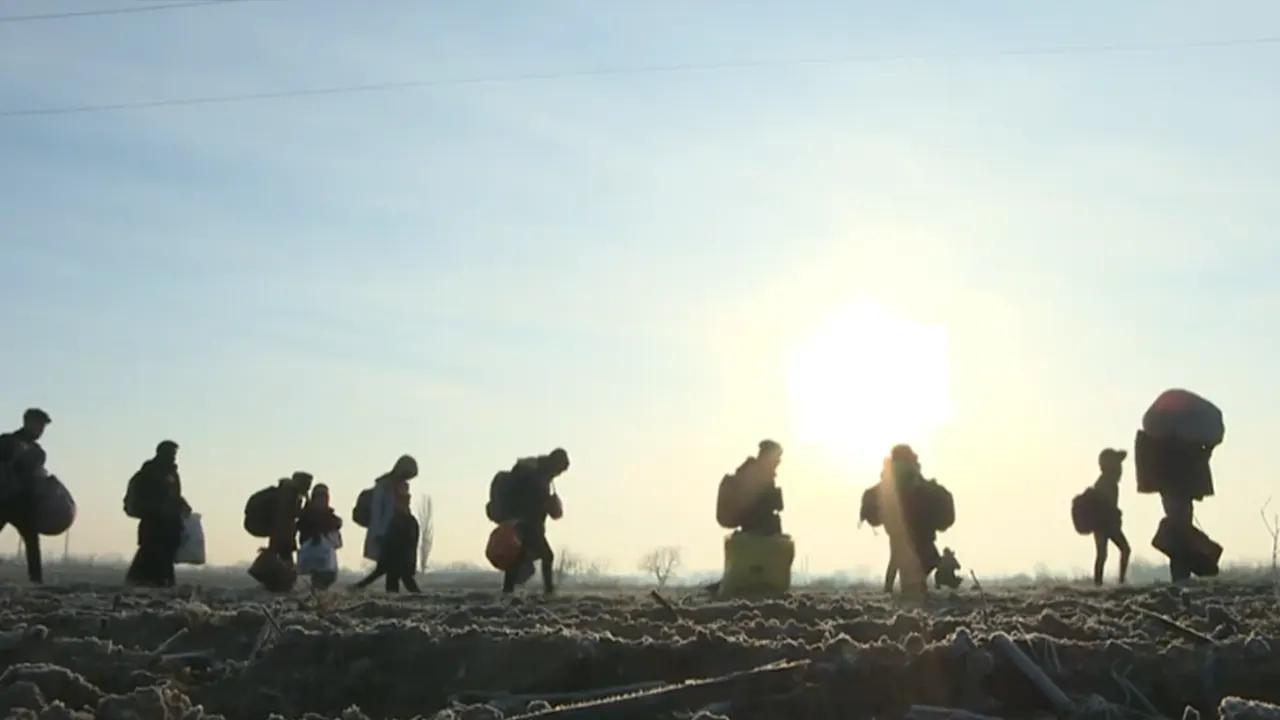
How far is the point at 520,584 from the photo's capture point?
70.4 ft

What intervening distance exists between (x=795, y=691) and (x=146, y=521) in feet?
48.3

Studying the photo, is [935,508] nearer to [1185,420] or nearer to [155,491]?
[1185,420]

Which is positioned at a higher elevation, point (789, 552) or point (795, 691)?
point (789, 552)

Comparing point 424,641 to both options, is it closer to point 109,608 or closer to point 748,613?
point 748,613

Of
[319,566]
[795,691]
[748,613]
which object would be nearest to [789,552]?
[319,566]

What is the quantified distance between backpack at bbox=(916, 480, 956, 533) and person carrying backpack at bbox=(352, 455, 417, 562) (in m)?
6.15

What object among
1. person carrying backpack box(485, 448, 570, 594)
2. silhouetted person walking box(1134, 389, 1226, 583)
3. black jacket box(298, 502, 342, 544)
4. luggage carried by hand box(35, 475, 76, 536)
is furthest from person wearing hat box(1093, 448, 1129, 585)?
luggage carried by hand box(35, 475, 76, 536)

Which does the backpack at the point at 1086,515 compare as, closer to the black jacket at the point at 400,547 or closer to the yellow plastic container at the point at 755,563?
the yellow plastic container at the point at 755,563

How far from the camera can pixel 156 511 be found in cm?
1955

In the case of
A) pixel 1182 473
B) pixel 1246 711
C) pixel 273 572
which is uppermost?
pixel 1182 473

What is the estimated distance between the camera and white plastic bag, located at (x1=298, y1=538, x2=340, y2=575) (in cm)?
2008

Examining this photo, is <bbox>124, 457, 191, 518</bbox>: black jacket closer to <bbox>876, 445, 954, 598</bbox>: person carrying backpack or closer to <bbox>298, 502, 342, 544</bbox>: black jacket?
<bbox>298, 502, 342, 544</bbox>: black jacket

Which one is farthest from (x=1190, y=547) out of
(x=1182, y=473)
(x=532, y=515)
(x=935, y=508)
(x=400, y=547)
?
(x=400, y=547)

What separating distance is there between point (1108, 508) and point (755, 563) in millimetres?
5617
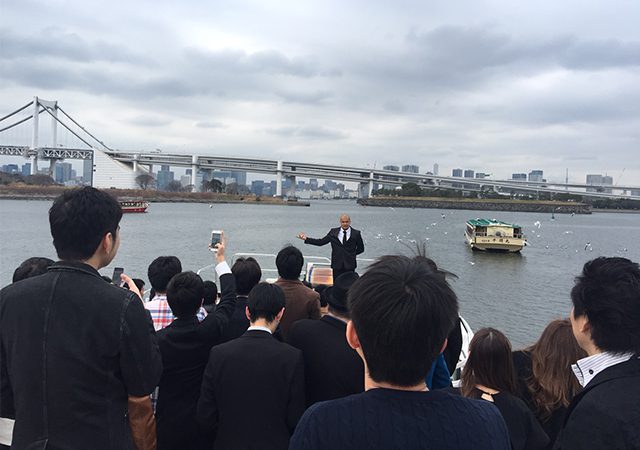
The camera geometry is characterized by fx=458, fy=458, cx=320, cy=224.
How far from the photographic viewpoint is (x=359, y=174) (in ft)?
302

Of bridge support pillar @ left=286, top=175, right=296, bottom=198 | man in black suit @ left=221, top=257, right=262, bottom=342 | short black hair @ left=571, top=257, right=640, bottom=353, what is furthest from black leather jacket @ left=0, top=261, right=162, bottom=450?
bridge support pillar @ left=286, top=175, right=296, bottom=198

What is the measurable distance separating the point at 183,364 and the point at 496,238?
2490 centimetres

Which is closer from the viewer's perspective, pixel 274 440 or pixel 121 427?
pixel 121 427

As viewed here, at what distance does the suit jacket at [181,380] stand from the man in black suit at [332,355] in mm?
527

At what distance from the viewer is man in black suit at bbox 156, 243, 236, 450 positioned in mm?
2297

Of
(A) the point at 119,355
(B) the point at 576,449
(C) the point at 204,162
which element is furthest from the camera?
(C) the point at 204,162

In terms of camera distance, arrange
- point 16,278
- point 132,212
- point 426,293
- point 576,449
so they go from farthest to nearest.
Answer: point 132,212, point 16,278, point 576,449, point 426,293

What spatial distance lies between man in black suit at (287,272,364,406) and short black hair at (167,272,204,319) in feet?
1.87

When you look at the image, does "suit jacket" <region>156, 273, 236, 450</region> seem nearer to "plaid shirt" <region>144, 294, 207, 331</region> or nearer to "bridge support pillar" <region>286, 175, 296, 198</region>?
"plaid shirt" <region>144, 294, 207, 331</region>

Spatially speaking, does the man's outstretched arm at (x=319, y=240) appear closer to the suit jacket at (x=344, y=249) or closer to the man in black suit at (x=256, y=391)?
the suit jacket at (x=344, y=249)

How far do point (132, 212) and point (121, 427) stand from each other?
2172 inches

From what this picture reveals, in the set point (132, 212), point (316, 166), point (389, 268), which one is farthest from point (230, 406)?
point (316, 166)

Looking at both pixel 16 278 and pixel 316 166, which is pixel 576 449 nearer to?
pixel 16 278

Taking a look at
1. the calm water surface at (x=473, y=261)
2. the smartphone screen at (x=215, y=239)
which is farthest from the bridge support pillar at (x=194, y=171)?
the smartphone screen at (x=215, y=239)
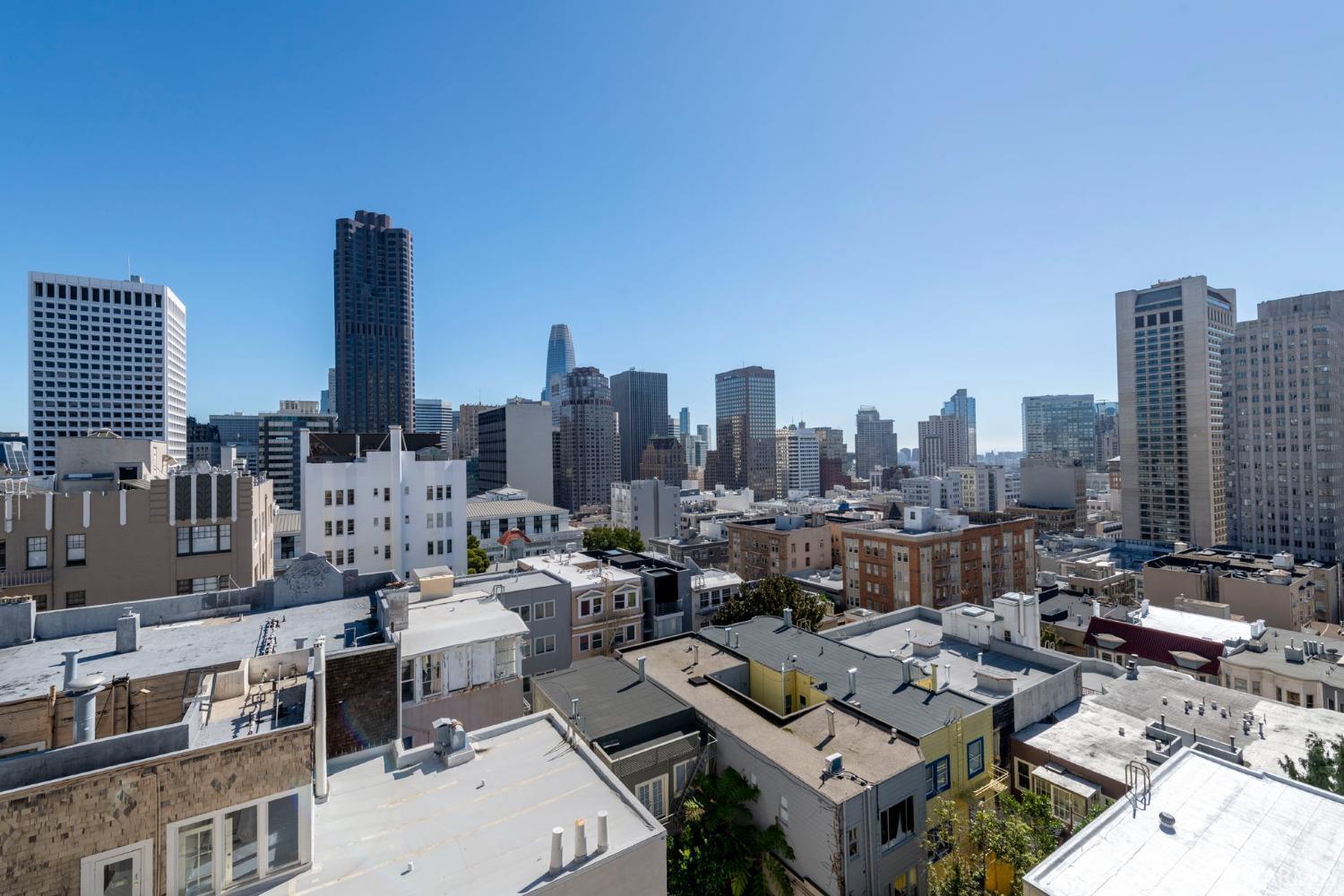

______

[Written problem]: Count the lines in the rows above that contain the string "plaid", treating case as significant. Reply with the number only.

[Exercise solution]: 2